PAGE EXCERPT
↓
City Council Backs Business Promotions Plans

 

November 3, 2021 | View PDF



In baseball, “if you build it, they will come.” In community development, if you provide a reason for “them” to build it, artists and collectors will come.

That is the hope of a proposal approved by the Sidney City Council in the Oct. 26 meeting. The program is called “Energizing Entrepreneurial Ecosystems,” E3 for short.

Sidney Economic Development Director Kim Matthews presented a proposal that could move Sidney toward having its own certified creative district. The program includes listening to, and supporting entrepreneurs who want to do the building.

On October 13, the Nebraska Community Foundation announced a program designed to energize entrepreneurial programs. The E3 program is a three-year community building entrepreneurial ecosystems in Valley County, Holt County, Keith County, Sidney, Red Cloud and McCook, according to the Foundation's account. Dozens of leaders from the six participating communities met in Ord, Neb., on Sept. 30 - Oct. 1.

“We’re delighted the community of Sidney is joining five other Nebraska communities in pursuing entrepreneurship as an economic development strategy. Sidney has several start-up and growth-oriented entrepreneurs and this peer-driven process should help these businesses and Sidney grow and thrive,”said Jeff Yost, president and CEO, Nebraska Community Foundation.

In the tour, Sarah Sinnett, vice president of marketing and technology at G.L. Huyett in Sidney, noted that no one person is responsible for economic development; it is a community effort. The E3 program stresses partnership and mentoring of business owners. Organizers say the program is different from past efforts aimed at growing entreprenurism because it is locally-driven, community-centric and framed with an abundance mindset—a philosophy known worldwide as asset-based community development, according to the Foundation's website.
↑
DATA EXCERPT
↓
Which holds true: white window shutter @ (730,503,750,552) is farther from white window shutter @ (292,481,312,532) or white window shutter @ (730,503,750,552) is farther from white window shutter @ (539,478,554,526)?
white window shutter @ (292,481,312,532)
↑
PARTS OF THE EXERCISE
- 1) Reproduce the passage from the Sidney City Council article word for word, starting at the words "On October 13, the" and stopping after "30 - Oct. 1.".
- 2) Extend the news story about Sidney's E3 entrepreneurship program, picking up after its final sentence.

TASK-BY-TASK RESULTS
- 1)
On October 13, the Nebraska Community Foundation announced a program designed to energize entrepreneurial programs. The E3 program is a three-year community building entrepreneurial ecosystems in Valley County, Holt County, Keith County, Sidney, Red Cloud and McCook, according to the Foundation's account. Dozens of leaders from the six participating communities met in Ord, Neb., on Sept. 30 - Oct. 1.

- 2)
Creativity isn't limited to colors on canvas, metals sculptured into something of the imagination. Sometimes it is when the left brain and the right brain meet in the middle and devise a plan. The City City Council approved a proposal on Oct. 26 for the city to move ahead in becoming a certified creative district.

LB 943, a bill to create certified creative districts across the state, was approved by the Nebraska Legislature in 2020, providing $1 million of appropriations for the Fiscal year 2022-2023 state budget. The council approved submission of a letter of intent to become a creative district. A creative district is more than an area dedicated to art galleries and studios. A creative district should house innovation of many varieties. If Sidney is invited to complete the second step and become a certified creative district, the City will be awarded a grant of $10,000. The City will then be invited to request up to $240,000 for the following fiscal year.

Council also approved the appointment of Tanya Lewis to the Library Board and reappointment of Scott McDaniel to the Housing Board.

The council also approved the Cheyenne County Chamber of Commerce Parade of Lights scheduled for Dec. 3. The request is for the closure of Highway 30/Illinois Street 3:30 p.m. to 7 p.m. between 12th Avenue and 8th Avenue.